I'm not saying anything for or against this technology, but very large companies spend a huge amount of money getting hundreds of patents every year. Not so much because they want to build all this stuff, but because they want a huge portfolio of patents so that if "they" get sued for patent infringement, they can find something they patented that the "other guy" has violated. Sort of a Mutually Assured Destruction approach to intellectual property litigation. What counts is not really the quality of the patent portfolio, but the sheer size and the gargantuan breadth of the coverage of patents.
It's a silly thing to have to do, since most of the patents are frankly dumb, obvious, unoriginal, farfetched or impractical. But large corporations are forced to adopt this strategy since courts will happily punish companies with billions of dollars of damages. You've heard of getting "all lawyered up"? Well corporations also have to be "all patented up".
So you can budget for quite a large number of dubious patents being awarded in any given year. Because of the length of time involved, usually the patents are going to be concerned with the technology that was considered to be absolutely, blazing hot about 2-3 years before the patent is actually issued ... hence, drones in theme parks!
It's not correct to say courts are "punishing" companies with billions of dollars of damages. There have only been 5 or 6 patent infringement damage awards that have hit the $1 billion figure, and there are none more than $2 billion. Most if not all were awarded by juries, not judges, and most were later reduced or vacated by judges. In fact, half of the top 25 patent damages awards ever were subsequently reduced or vacated. That's in large part because damage awards must be tied to the value of the use of the patent - damages are not punitive, they are compensatory for the use of the invention (although punitive damages can be levied for egregious infringement or conduct).
Also, while it's true companies spend money on patenting the fruits of their R&D, including technology that they may never actually use, and applying for patents is in part for offensive and defensive patent litigation purposes, patenting their technology is not the primary goal nor really that substantial of an additional expense.

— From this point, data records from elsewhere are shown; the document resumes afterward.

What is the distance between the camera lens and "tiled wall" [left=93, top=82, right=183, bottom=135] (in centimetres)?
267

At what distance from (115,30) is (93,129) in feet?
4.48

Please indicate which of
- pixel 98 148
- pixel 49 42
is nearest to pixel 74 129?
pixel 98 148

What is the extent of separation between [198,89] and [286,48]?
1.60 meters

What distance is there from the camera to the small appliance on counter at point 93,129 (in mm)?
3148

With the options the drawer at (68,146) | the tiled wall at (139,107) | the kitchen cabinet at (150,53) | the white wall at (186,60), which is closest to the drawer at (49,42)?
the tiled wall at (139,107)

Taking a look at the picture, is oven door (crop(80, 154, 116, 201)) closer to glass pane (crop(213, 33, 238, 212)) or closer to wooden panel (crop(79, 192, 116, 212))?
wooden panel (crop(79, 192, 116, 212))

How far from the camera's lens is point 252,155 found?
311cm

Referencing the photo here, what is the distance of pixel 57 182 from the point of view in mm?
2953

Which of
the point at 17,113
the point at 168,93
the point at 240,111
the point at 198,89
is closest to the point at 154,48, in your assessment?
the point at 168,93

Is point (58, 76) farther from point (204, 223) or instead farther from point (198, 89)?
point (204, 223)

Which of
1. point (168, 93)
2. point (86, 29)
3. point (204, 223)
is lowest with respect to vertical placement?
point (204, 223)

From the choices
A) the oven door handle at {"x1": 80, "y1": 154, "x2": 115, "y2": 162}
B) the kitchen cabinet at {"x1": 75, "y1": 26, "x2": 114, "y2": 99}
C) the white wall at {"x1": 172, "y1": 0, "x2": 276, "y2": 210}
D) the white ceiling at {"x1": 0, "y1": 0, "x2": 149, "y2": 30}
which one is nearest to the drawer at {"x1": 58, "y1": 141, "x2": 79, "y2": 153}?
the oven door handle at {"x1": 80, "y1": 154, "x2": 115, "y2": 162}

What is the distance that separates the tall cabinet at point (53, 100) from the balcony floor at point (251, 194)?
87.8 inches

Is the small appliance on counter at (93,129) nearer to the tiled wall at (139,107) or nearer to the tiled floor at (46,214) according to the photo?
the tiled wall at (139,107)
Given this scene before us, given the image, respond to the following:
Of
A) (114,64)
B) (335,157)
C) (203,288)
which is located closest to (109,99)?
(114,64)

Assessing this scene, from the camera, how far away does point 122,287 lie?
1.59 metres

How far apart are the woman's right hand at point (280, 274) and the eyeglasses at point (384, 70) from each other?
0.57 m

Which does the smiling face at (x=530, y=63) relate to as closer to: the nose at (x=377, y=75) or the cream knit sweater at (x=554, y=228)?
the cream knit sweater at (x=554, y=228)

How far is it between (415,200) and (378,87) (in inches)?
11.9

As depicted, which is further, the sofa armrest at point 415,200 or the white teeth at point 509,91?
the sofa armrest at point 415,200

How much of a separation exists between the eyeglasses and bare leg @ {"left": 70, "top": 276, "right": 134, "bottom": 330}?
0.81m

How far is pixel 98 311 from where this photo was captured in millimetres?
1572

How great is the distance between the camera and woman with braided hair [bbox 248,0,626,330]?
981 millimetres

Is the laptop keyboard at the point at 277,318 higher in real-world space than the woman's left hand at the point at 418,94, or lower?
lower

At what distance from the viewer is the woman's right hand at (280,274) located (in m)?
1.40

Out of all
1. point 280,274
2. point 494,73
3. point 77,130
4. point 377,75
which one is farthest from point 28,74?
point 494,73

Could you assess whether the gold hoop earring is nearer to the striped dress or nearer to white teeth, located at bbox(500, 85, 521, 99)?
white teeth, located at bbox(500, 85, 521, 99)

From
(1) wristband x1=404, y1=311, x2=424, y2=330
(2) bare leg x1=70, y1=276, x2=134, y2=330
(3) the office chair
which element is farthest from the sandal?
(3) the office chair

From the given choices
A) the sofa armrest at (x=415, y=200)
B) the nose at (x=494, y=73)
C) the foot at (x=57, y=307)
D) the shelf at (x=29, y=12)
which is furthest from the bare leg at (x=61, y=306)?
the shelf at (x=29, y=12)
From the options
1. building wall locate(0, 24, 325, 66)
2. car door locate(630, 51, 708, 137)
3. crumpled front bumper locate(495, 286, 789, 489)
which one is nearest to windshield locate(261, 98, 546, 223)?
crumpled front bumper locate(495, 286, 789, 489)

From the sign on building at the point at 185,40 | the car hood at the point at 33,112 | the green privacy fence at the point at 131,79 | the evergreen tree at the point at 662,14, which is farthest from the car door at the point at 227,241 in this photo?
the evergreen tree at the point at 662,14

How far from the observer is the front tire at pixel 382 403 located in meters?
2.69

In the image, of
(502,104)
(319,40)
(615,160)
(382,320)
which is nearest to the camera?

Disney and other companies aren't investing millions of dollars in R&D to create new patents as it sounds like you're suggesting - they're investing that money into developing new technology for use in their business. Patents are secondary and used primarily to protect those investments. And for large companies with big R&D operations, the additional cost of patenting technology after all the R&D investment is really not all that significant, so it makes sense to go ahead and do it (1) if it is something you want to use for a competitive advantage, you can exclude others, and (2) for the defensive purposes you described.
Also, note that by saying "most of the patents are frankly dumb, obvious, unoriginal, farfetched or impractical," you are saying the USPTO improperly issued most patents. Certainly, there are many patents that should not have been issued, but under U.S. law, an invention may not be patented if it is obvious, unoriginal, farfetched, or impractical, if by impractical you mean it it doesn't work as intended or is not useful (if you mean impractical for business/economic reasons, that's not required by law).